Prediction#

Much of the “Big Data” collection we hear about is focused on learning from the past. Companies want to know who is most likely to buy a product so they can create targeted ads. Doctors want to know how quickly someone will recover if given a certain treatment so they can choose a treatment plan. Data scientists create models that find patterns in data from the past and use those models to predict what will happen in new data. But, how are these models created?

In Section 10.1, we discussed relationships, or associations, between variables in a dataset. Recall the example about ice cream and swimming. There is an association between the weather being warm and the number of people swimming at the beach as well as between the weather being warm and the amount of ice cream sales. When the weather is warmer, more people buy ice cream.

Imagine you are an executive at a popular ice cream company. You want to know the best time to premier a new product, so you ask your data scientist to predict what month will have the highest demand for ice cream in the next year. Your data scientist will look for patterns in historical data and find that months with the warmest weather have the highest ice cream sales, and as a result predict that July or August would be the best months to release the new product.

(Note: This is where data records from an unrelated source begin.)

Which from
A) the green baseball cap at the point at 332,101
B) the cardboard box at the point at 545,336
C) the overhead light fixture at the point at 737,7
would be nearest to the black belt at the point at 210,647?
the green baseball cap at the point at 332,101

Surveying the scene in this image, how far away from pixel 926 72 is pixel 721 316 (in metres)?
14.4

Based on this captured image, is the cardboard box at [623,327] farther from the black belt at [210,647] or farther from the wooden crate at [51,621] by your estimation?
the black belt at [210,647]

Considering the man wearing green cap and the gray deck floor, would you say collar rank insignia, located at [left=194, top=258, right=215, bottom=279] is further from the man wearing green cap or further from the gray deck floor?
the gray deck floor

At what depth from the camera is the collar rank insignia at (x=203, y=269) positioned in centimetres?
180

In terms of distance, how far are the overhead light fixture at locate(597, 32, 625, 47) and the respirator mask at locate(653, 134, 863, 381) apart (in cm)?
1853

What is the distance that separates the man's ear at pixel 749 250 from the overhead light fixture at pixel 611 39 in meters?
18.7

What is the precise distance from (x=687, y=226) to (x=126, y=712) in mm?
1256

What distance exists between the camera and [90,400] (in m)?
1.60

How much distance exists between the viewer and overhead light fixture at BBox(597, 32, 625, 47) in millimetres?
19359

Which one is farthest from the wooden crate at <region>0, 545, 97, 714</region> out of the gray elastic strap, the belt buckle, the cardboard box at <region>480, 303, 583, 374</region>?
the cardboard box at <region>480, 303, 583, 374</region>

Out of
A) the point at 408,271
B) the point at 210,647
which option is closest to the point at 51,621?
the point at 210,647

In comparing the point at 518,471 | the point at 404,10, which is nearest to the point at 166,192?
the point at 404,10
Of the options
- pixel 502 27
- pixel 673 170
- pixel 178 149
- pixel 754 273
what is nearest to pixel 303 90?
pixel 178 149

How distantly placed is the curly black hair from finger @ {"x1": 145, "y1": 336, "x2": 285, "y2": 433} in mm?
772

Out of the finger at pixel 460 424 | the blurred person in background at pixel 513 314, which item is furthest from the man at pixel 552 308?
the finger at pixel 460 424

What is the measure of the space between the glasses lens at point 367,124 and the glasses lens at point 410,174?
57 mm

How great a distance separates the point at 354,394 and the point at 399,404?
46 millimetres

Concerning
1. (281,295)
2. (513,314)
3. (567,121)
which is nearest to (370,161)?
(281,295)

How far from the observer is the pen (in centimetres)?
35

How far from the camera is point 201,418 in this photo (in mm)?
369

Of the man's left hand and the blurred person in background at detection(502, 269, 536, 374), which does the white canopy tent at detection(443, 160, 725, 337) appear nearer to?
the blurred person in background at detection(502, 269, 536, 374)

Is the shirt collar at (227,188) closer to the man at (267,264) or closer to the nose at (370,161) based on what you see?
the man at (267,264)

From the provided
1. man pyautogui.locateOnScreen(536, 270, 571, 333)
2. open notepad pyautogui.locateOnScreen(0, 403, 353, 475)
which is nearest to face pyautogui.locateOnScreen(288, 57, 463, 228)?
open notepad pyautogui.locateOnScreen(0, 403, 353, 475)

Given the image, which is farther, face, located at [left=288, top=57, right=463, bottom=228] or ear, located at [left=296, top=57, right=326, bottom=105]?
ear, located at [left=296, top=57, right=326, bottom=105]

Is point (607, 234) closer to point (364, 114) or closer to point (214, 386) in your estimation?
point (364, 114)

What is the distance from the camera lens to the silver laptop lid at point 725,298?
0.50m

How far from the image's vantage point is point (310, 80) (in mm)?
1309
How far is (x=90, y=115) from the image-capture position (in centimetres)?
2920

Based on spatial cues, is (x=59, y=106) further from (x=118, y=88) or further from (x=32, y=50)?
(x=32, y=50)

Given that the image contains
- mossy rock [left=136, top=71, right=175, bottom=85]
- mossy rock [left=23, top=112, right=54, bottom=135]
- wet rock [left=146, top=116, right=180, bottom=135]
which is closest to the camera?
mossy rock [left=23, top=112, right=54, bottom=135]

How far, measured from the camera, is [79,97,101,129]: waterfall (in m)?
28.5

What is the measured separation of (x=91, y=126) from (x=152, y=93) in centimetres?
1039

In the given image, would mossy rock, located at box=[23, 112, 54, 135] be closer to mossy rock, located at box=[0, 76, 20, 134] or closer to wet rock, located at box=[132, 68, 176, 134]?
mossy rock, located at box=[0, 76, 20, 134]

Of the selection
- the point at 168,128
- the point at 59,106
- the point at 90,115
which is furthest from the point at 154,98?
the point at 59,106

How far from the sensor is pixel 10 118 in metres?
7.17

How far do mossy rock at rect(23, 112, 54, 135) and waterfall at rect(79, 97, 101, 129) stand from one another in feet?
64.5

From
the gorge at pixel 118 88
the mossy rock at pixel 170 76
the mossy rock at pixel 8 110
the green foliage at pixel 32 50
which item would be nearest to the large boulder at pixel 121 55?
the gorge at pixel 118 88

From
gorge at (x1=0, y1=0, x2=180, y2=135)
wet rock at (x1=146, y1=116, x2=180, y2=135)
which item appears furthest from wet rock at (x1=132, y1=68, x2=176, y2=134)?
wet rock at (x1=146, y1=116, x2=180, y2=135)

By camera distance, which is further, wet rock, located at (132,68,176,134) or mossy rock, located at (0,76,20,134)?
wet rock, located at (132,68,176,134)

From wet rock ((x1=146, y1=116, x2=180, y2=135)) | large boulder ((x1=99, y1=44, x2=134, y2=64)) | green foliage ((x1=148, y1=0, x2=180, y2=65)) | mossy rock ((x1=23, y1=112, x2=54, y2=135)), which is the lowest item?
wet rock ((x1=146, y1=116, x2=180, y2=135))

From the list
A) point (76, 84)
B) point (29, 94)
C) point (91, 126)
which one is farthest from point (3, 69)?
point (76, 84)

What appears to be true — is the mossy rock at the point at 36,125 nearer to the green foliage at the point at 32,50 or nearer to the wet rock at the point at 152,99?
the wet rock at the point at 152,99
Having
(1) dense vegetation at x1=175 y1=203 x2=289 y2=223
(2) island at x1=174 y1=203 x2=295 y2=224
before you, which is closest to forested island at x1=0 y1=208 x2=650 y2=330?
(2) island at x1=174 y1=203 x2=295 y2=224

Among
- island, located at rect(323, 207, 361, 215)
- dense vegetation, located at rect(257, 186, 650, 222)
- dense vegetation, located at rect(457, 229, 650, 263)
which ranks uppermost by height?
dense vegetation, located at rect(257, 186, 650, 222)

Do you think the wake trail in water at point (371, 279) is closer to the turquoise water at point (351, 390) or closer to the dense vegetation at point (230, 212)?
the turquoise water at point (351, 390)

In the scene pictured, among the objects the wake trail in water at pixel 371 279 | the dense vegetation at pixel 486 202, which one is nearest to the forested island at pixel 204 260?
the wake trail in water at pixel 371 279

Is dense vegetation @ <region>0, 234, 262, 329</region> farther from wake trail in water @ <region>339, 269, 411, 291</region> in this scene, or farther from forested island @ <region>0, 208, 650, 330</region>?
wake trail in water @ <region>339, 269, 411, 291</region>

Often, situations are more complicated, imagine you are trying to predict the selling price of a house. There are likely multiple variables that will contribute to that price: number of bedrooms, number of bathrooms, square footage, etc. How can we find these patterns and choose variables to use for prediction? Often, the first step is to plot your data.

Below is a dataset containing in formation on housing prices in Athens, Ohio. Let’s look at plots of the relationship between characteristics of a house and its selling price.

housing_df = pd.read_csv("../../data/Housing.csv")
housing_df.head()
floor_size bed_room_count built_year sold_date sold_price room_count garage_size parking_lot
0 2068 3 2003 Aug2015 195500 6 768 3
1 3372 3 1999 Dec2015 385000 6 480 2
2 3130 3 1999 Jan2017 188000 7 400 2
3 3991 3 1999 Nov2014 375000 8 400 2
4 1450 2 1999 Jan2015 136000 7 200 1
plt.scatter(housing_df['bed_room_count'],housing_df['sold_price'])
plt.xlabel("Number of Bedrooms")
plt.ylabel("Selling Price")
plt.show()
../../_images/prediction_3_0.png

Though the discrete nature of one of the variables makes this plot look a bit strange, in this scatter plot, we can see a trend where houses with more bedrooms have higher selling prices.

plt.scatter(housing_df['floor_size'],housing_df['sold_price'])
plt.xlabel("Floor Size")
plt.ylabel("Selling Price")
plt.show()
../../_images/prediction_5_0.png

In this scatter plot, we can see a trend where larger houses have higher selling prices.

plt.scatter(housing_df['built_year'],housing_df['sold_price'])
plt.xlabel("Year Built")
plt.ylabel("Selling Price")
plt.show()
../../_images/prediction_7_0.png

This scatter plot looks like the points are randomly scattered indicating no trend between the year the house was built and its selling price.

In order to make a prediction about a new house’s selling price, we need a way of quantifying these trends and combining them into a single predictor. We will discuss multiple ways of doing this throughout the rest of this book, but in the next section, we will focus on the simplest way of quantifying a linear relationship: correlation.